- Born: September 30, 1920 Montreal, Quebec, Canada
- Died: March 1, 2014 (aged 93) London, Ontario, Canada
- Height: 5 ft 11 in (180 cm)
- Weight: 170 lb (77 kg; 12 st 2 lb)
- National team: Canada
- Playing career: ?–?
- Medal record
Men's ice hockey
Representing Canada
| Gold medal – first place | 1948 St. Moritz | Ice hockey |

= Andy Gilpin =

Canadian ice hockey player

Andrew Crowley Gilpin (September 30, 1920 - March 1, 2014) was a Canadian ice hockey forward. Born in Montreal, Quebec, he was a member of the Ottawa RCAF Flyers who won the gold medal in ice hockey for Canada at the 1948 Winter Olympics in St. Moritz. Gilpin played Junior A hockey in Montreal. He joined the Royal Canadian Air Force (RCAF), and in March 1947 he was transferred to the RCAF station in the "hockey crazy" town of Whitehorse, Yukon.

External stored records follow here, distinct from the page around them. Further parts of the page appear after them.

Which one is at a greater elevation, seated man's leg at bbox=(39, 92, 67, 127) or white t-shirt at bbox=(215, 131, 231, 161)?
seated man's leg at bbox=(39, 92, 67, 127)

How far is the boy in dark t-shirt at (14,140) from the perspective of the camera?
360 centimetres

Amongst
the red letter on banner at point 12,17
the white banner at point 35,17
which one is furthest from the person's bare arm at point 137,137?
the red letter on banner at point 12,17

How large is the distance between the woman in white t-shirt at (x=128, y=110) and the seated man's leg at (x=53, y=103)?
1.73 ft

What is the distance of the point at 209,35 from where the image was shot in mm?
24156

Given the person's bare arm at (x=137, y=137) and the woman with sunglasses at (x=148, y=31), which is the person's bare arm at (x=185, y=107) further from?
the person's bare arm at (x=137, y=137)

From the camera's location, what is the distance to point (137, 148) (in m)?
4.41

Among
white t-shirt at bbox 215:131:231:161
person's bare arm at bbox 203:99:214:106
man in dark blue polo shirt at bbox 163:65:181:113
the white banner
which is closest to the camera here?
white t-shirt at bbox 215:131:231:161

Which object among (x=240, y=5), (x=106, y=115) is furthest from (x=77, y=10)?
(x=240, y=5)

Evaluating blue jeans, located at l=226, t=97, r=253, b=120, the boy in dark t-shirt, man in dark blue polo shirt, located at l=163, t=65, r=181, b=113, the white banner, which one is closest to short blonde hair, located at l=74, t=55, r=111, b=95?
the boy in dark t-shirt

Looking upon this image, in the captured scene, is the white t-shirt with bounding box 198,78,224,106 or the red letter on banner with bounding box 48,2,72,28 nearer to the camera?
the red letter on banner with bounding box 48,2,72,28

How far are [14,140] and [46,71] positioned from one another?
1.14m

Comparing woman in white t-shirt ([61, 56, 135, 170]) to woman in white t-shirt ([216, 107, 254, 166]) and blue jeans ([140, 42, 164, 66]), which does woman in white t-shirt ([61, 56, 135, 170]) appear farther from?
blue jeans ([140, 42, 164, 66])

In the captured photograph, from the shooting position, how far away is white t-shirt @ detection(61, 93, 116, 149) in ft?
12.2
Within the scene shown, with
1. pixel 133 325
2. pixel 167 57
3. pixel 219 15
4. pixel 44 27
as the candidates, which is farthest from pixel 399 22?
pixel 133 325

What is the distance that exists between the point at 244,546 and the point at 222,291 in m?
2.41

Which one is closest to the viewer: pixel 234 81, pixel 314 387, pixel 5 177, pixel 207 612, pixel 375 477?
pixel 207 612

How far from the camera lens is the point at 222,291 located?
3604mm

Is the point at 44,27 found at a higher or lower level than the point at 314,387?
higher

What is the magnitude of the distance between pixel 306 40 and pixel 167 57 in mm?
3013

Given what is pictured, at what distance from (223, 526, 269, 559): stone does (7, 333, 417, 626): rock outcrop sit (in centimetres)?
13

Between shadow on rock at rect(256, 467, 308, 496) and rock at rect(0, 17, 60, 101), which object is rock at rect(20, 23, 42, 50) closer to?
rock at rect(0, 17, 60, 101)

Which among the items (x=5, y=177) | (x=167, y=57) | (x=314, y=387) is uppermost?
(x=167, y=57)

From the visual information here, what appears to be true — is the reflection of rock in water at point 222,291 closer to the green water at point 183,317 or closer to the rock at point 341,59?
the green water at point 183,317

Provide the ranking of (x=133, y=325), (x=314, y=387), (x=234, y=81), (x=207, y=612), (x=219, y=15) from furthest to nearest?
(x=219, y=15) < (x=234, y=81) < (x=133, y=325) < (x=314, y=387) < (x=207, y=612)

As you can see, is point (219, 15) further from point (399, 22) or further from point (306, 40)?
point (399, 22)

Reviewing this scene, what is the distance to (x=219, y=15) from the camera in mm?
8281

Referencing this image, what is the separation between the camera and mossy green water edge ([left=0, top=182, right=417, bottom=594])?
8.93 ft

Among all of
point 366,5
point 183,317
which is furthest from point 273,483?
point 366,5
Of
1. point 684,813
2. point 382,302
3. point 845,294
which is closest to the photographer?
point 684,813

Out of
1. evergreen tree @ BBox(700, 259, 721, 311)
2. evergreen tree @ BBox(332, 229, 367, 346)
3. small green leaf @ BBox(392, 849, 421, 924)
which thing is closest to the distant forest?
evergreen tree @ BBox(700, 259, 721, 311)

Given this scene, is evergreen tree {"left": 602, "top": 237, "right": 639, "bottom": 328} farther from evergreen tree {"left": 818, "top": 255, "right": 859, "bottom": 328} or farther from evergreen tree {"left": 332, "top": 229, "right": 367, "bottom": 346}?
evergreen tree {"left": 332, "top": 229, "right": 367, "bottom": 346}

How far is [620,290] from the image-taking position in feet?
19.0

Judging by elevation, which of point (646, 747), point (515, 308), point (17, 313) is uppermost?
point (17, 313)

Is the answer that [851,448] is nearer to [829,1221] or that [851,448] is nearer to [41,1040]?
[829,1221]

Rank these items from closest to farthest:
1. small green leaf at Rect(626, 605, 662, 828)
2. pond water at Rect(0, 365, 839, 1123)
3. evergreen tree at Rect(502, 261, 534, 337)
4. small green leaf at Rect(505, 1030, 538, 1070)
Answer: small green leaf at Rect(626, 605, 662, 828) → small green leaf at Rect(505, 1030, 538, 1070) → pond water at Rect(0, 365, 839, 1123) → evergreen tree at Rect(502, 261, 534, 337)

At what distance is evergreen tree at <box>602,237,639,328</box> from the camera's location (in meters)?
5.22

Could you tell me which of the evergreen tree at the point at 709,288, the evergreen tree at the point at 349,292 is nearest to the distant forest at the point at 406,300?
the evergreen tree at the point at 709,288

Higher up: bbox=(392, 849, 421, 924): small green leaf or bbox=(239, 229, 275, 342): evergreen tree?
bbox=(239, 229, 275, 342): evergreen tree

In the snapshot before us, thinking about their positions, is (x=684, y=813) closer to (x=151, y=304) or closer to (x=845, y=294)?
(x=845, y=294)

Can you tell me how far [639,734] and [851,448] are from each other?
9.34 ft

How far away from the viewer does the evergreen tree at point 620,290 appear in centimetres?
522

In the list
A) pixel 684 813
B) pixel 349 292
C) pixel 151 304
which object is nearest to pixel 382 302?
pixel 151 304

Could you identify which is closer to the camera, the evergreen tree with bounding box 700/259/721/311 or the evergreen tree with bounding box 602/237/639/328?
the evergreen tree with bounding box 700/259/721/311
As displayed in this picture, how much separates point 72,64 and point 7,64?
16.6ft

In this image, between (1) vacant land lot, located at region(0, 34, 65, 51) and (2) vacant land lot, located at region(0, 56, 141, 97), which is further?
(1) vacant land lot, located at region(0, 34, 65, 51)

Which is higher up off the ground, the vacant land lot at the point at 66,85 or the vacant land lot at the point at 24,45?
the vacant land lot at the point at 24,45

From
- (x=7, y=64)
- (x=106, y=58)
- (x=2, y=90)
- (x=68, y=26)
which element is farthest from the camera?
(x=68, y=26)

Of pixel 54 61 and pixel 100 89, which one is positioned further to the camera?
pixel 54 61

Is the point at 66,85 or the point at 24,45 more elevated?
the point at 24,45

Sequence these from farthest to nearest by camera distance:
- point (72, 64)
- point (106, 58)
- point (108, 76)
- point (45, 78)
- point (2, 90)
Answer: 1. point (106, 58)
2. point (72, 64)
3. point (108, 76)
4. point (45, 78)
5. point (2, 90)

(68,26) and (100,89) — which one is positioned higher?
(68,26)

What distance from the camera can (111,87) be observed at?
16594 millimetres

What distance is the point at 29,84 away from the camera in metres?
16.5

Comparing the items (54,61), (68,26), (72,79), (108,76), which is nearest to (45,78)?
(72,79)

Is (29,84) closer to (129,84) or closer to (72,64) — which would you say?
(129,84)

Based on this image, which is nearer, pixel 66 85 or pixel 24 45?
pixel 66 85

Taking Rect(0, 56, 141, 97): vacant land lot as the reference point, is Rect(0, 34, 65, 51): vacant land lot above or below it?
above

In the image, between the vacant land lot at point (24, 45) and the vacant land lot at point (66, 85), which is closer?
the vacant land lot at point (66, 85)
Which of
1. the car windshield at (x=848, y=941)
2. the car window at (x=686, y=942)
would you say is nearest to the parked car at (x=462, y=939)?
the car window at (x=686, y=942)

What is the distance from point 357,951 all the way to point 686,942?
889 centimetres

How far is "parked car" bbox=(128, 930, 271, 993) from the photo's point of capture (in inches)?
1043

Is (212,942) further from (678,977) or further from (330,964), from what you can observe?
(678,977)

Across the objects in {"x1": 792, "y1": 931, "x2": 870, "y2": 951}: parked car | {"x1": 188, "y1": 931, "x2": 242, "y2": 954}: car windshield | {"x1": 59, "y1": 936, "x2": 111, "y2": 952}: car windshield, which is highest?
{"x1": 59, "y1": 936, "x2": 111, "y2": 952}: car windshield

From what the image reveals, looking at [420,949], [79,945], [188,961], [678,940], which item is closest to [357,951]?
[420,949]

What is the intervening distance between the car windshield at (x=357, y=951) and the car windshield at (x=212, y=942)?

The 1948 Winter Olympics were to be held in St. Moritz, Switzerland. They were then officially known as the V Olympic Winter Games as they were the first Olympic games to be celebrated after World War II. In the fall of 1947, the Canadian Amateur Hockey Association invited the RCAF to form Canada's Olympic ice hockey squad, and in January 1948 Gilpin was selected to be a member of Canada men's national ice hockey team – the Ottawa RCAF Flyers. Although Gilpin traveled to St. Moritz as a member of Canada national hockey team. Nonetheless, Gilpin was a member of the team that won Canada's first gold medal in Olympic hockey since 1932, and he was given an Olympic Gold Medal.

After the Olympic Games, the Ottawa RCAF Flyers went on an extensive exhibition tour of Europe, playing in front of crowds reaching 20,000 (as they did in Paris). The RCAF Flyers won 31 of the 42 post-Olympic games played. Upon returning to Canada with a gold medal around his neck, Gilpin and the other team members were greeted with a ticker-tape parade in Ottawa. During the 1948–49 season, Gilpin played for the RCAF Flyers in the Whitehorse Senior Men's League. He died in 2014 at the age of 93.

==Honours==
In 2001 Gilpin was honoured by the Canadian Forces when it was announced that the 1948 RCAF Flyers were selected as Canada's greatest military athletes of the 20th century.